**Stated goal 1:** In the news excerpt on the French nuclear test, which appears below along with a listing, transcribe the passage from "By the end of" up to and including "not be disguised.".
**Stated goal 2:** According to the news excerpt on the French nuclear test below, which country suspended diplomatic relations with France altogether?
**Stated goal 3:** Summarize the news excerpt on the French nuclear test, which precedes the listing, in two sentences.

By the end of the day, however, the scale of the diplomatic and probably commercial damage to France caused by President Jacques Chirac's decision to break the 1993 moratorium could not be disguised.
Protesters marched, burned French flags and chained themselves to French embassies worldwide as anger flared over the test blast. The terminal at Tahiti's international airport outside the capital, Papeete, was set on fire, with hundreds of passengers still inside the building, after French riot police responded with tear gas to a demonstration by hundreds of Tahitians. French authorities raced to evacuate the passengers from the smoke-filled terminal and escort them to a military base. Two French police were injured, and the airport was closed after the runway was blocked with canoes, rocks and coconuts.
The Australian Prime Minister, Paul Keating, called the French test "an act of stupidity" and said that "with every test they conduct, the good name of France will be diminished in this part of the world". New Zealand and Chile recalled their ambassadors from Paris, and the tiny Pacific island nation of Nauru suspended diplomatic relations with France altogether. Britain reacted cautiously to the tests, as did Germany. The Foreign Office called the French testing "a matter for them, and for them to justify. We understand the concern the decision has caused in a number of countries".
Senior members of the French government, including Prime Minister Alain Juppe, and the Foreign Minister, Herve de Charette, professed themselves "unsurprised" by the reaction, but only the head of Mr Chirac's own RPR party, Jean-Francois Mancel, could bring himself to praise the test as "conforming with the higher interests of the nation" and "necessary to guarantee our security and independence".
Le Monde newspaper, which prints in the afternoon in Paris, said yesterday that the global condemnation might force President Chirac to reduce the number of tests. In a television interview on Tuesday, Mr Chirac had spoken of between "six and eight" tests, and said that the results were more important than completing a particular number.

**Dataset:**
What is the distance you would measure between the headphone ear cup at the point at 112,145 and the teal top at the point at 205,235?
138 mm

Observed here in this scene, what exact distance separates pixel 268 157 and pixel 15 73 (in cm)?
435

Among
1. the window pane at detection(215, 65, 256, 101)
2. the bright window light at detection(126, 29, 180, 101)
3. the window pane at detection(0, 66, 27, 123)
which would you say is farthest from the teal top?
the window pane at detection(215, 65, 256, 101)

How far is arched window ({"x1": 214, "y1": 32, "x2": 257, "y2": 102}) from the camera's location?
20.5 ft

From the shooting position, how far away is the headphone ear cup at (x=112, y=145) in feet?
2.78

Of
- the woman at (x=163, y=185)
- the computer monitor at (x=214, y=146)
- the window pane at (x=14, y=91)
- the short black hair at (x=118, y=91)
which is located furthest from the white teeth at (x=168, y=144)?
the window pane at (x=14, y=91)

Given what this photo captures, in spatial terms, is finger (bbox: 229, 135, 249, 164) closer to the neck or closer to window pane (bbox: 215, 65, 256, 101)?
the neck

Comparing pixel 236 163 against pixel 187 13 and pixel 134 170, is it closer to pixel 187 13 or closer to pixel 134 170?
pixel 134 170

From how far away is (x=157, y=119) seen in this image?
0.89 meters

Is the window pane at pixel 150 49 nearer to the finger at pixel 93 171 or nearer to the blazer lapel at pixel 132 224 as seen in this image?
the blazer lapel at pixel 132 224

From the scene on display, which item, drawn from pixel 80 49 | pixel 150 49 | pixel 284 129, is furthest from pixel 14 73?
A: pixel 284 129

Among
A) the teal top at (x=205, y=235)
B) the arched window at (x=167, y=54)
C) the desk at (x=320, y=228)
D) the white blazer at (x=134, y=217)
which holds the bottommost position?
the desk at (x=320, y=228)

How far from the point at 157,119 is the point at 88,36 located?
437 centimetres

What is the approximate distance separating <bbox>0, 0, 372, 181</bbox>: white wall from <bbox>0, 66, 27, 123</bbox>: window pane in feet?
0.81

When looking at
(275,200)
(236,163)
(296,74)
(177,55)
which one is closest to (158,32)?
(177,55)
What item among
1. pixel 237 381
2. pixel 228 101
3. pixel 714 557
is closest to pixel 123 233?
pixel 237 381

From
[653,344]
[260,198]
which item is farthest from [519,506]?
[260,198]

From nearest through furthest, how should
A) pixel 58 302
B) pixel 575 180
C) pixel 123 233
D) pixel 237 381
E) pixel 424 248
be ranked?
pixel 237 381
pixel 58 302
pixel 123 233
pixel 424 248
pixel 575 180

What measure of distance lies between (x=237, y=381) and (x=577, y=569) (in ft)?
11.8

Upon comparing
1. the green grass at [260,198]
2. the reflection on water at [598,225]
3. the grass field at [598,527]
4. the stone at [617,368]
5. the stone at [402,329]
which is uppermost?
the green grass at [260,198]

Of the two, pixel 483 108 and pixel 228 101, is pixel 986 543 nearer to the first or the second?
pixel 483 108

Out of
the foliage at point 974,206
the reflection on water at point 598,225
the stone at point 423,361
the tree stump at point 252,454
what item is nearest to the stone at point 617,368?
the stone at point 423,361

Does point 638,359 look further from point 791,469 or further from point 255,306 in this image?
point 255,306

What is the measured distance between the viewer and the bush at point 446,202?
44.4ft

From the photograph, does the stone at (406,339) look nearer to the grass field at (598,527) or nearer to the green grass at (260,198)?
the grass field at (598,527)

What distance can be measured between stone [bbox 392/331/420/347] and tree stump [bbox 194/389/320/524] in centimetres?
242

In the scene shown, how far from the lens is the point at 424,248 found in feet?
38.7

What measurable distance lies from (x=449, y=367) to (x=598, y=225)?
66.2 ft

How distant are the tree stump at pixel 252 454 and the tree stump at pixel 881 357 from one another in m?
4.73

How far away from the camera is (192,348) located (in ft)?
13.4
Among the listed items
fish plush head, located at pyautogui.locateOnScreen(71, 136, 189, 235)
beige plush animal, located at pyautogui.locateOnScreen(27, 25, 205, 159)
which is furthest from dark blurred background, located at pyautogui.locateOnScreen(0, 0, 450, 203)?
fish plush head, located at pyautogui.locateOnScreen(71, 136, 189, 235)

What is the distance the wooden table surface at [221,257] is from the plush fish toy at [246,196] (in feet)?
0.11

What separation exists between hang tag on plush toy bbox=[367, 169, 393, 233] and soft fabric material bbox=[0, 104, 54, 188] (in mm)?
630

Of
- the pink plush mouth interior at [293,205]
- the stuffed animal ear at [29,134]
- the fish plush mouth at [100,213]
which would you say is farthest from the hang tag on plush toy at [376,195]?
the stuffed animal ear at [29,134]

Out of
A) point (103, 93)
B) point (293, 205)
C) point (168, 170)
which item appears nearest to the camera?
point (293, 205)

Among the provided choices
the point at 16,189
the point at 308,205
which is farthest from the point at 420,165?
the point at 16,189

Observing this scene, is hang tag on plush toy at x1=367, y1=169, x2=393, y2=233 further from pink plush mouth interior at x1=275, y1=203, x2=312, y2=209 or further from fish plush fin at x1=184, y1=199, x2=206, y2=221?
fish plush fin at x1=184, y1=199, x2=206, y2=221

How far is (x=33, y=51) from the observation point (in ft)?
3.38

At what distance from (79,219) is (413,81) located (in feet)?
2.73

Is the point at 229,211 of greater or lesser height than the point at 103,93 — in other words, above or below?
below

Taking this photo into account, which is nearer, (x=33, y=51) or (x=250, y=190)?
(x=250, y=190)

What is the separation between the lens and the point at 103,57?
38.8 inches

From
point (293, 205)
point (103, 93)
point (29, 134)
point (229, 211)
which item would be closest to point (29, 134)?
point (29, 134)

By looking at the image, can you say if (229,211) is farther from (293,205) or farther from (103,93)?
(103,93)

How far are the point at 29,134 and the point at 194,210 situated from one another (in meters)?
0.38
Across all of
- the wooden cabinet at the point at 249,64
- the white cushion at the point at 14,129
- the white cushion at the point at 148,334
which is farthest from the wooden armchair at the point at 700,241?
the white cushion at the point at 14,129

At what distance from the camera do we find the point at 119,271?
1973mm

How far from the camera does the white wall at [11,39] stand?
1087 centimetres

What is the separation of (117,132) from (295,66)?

**Full answer 1:**
By the end of the day, however, the scale of the diplomatic and probably commercial damage to France caused by President Jacques Chirac's decision to break the 1993 moratorium could not be disguised.

**Full answer 2:** Nauru, the tiny Pacific island nation, suspended diplomatic relations with France altogether.

**Full answer 3:** President Jacques Chirac's decision to break the 1993 moratorium provoked worldwide protests, including a fire at Tahiti's international airport terminal, and diplomatic responses such as New Zealand and Chile recalling their ambassadors and Australia's Prime Minister calling the test "an act of stupidity." Senior French officials said they were "unsurprised" by the reaction, and Le Monde suggested the global condemnation might force Chirac to reduce the number of tests.